Изъ литературнаго наслѣдія Апухтина
Стихотворенія, впервые появляющіяся въ печати.
(Къ 25-й годовщинѣ смерти поэта).
править
«Вверху одна горитъ звѣзда»… Кто не знаетъ этого и другихъ стихотвореній юноши Лермонтова, въ которыхъ онъ воспѣвалъ «черноокую красавицу» Екатерину Александровну Сушкову, вдохновлявшую его и, благодаря ея загадочному роману съ нимъ, получившую извѣстность. Имя Лермонтова, въ его юношескіе годы, тѣсно связано съ именемъ Сушковой, оставившей послѣ себя записки, являющіяся довольно цѣннымъ матеріаломъ для біографіи Лермонтова. Еще при его жизни она вышла замужъ за А. В. Хвостова. Пятидесятые годы прошлаго вѣка застаютъ Екатерину Александровну въ Петербургѣ. И вотъ въ это время ей пришлось сыграть нѣкоторую роль, иную, конечно, и въ жизни другого поэта. А какую именно, видно изъ его экспромпта, посвященнаго Е. А. Хвостовой:
Добры къ поэтамъ молодымъ,
Вы каждымъ опытомъ моимъ
Велѣли мнѣ дѣлиться съ вами;
Но я боюсь… Иной поэтъ,
Чудеснымъ пламенемъ согрѣтъ,
Васъ пѣлъ могучими стихами.
Вы были молоды тогда,
Для вдохновеннаго труда
Ему любовь была награда.
Вы отцвѣли — поэтъ угасъ,
Но онъ поклялся помнить васъ
«И въ небесахъ и въ мукахъ ада»…
Л вѣрю клятвѣ роковой,
Я вамъ дрожащею рукой
Пишу свои стихотворенья
И, какъ несмѣлый ученикъ,
У васъ, хотя бъ на этотъ мигъ,
Прошу его благословеньи.
Этого благословенія Лермонтова просилъ Алексѣй Николаевичъ Апухтинъ. Рано обнаружилъ онъ блестящія способности и умственное развитіе, пристрастившись къ чтенію, къ стихамъ въ особенности, и обнаруживъ необычайную память, которою отличался до конца жизни. Въ восемь-девять лѣтъ съ увлеченіемъ декламировалъ онъ шедевры пушкинской и лермонтовской поэзіи. И рано проснулся въ немъ его собственный поэтическій даръ, которому ни домашніе ни даже мать Апухтина, изумлявшаяся почти феноменальнымъ способностямъ пламенно любимаго сына-баловня, не придавали особеннаго значенія… Но вотъ въ 1852 году онъ былъ отвезенъ въ Петербургъ и отданъ въ приготовительный классъ Училища Правовѣдѣнія, гдѣ, мимоходомъ сказать, поступленію его въ седьмой низшій классъ уже предшествовала слава «будущаго Пушкина», такъ какъ начальство училища да и воспитанники его сразу обратили вниманіе на удивительно одареннаго, многообѣщавшаго ребенка.
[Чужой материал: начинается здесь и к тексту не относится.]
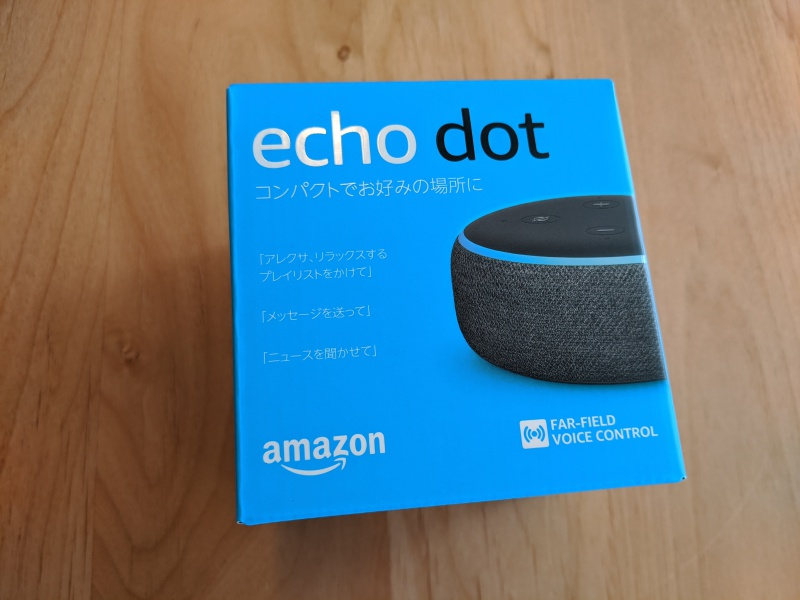 Amazon Echo Dotの外観画像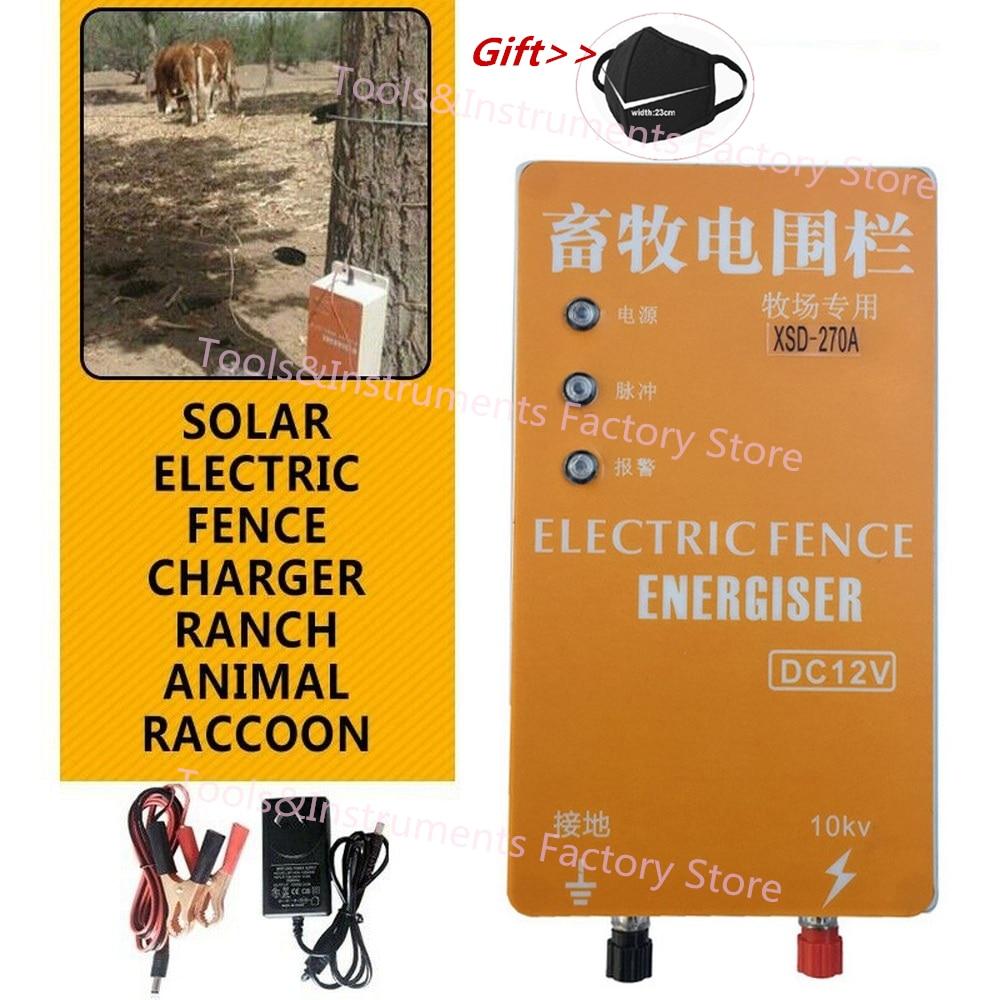 10KM Solar Electric Fence…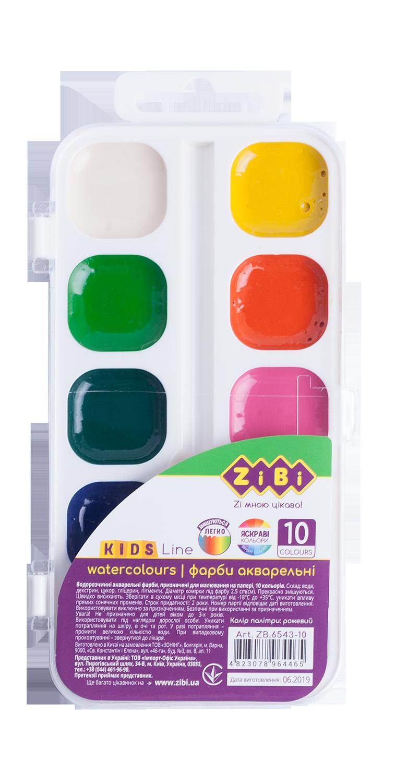 Краски акварельные Zibi без кисти, 10 цветов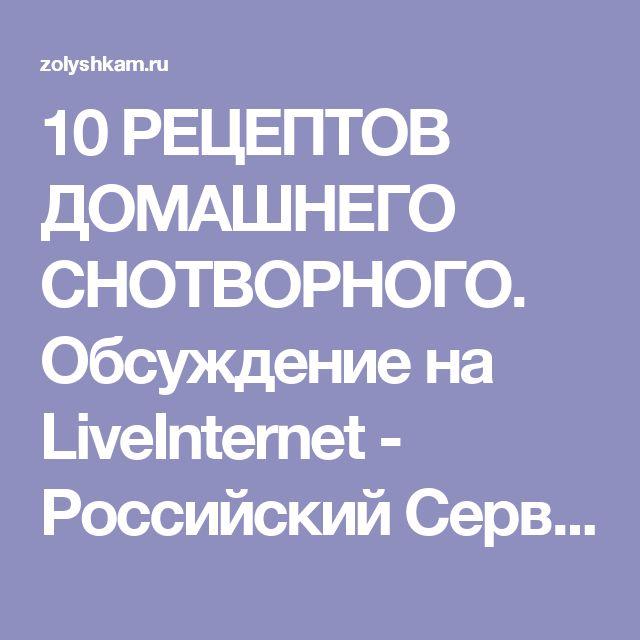 10 РЕЦЕПТОВ ДОМАШНЕГО СНОТВОРНОГО. Обсуждение на LiveInternet - Российский Сервис Онлайн-Дневников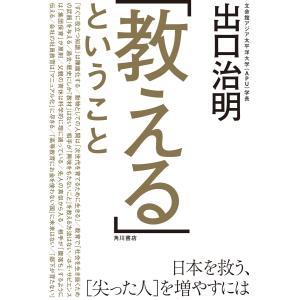 「教える」ということ 日本を救う、[尖った人]を増やすには 電子書籍版 / 著者:出口治明|ebookjapan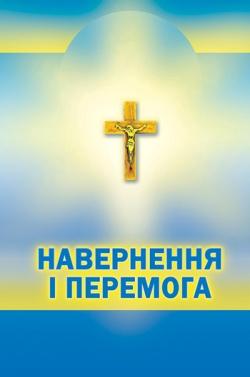Галина, раба Божа. Навернення і перемога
"Въ воображеніи ихъ, — разсказываетъ одинъ изъ біографовъ поэта, знавшій его въ самой ранней молодости, — въ особенности питомцевъ училища, соперничавшихъ во всемъ съ Александровскимъ Лицеемъ, до высокихъ воротниковъ и широчайшихъ обшлаговъ на рукавахъ мундировъ включительно, «витала затаенная надежда предвосхитить старые лавры лицея. У лицея, дескать, былъ Пушкинъ, а у насъ будетъ Апухтинъ!» Съ поступленіемъ въ училище онъ началъ все чаще посѣщать домъ Хвостовыхъ, гдѣ, все еще жившей воспоминаніями о Лермонтовѣ Екатеринѣ Александровнѣ декламировалъ его стихотворенія, а на ряду съ ними и свои собственныя попытки творчества. Чуткая къ красотѣ женщина довольно скоро угадала въ своемъ гостѣ, бѣлокуромъ, голубоглазомъ правовѣдѣ, несомнѣнное присутствіе искры Божіей, всячески поощряла его талантъ и собственноручно вносила въ заведенную для этого тетрадь его стихотворенія въ строгомъ хронологическомъ порядкѣ.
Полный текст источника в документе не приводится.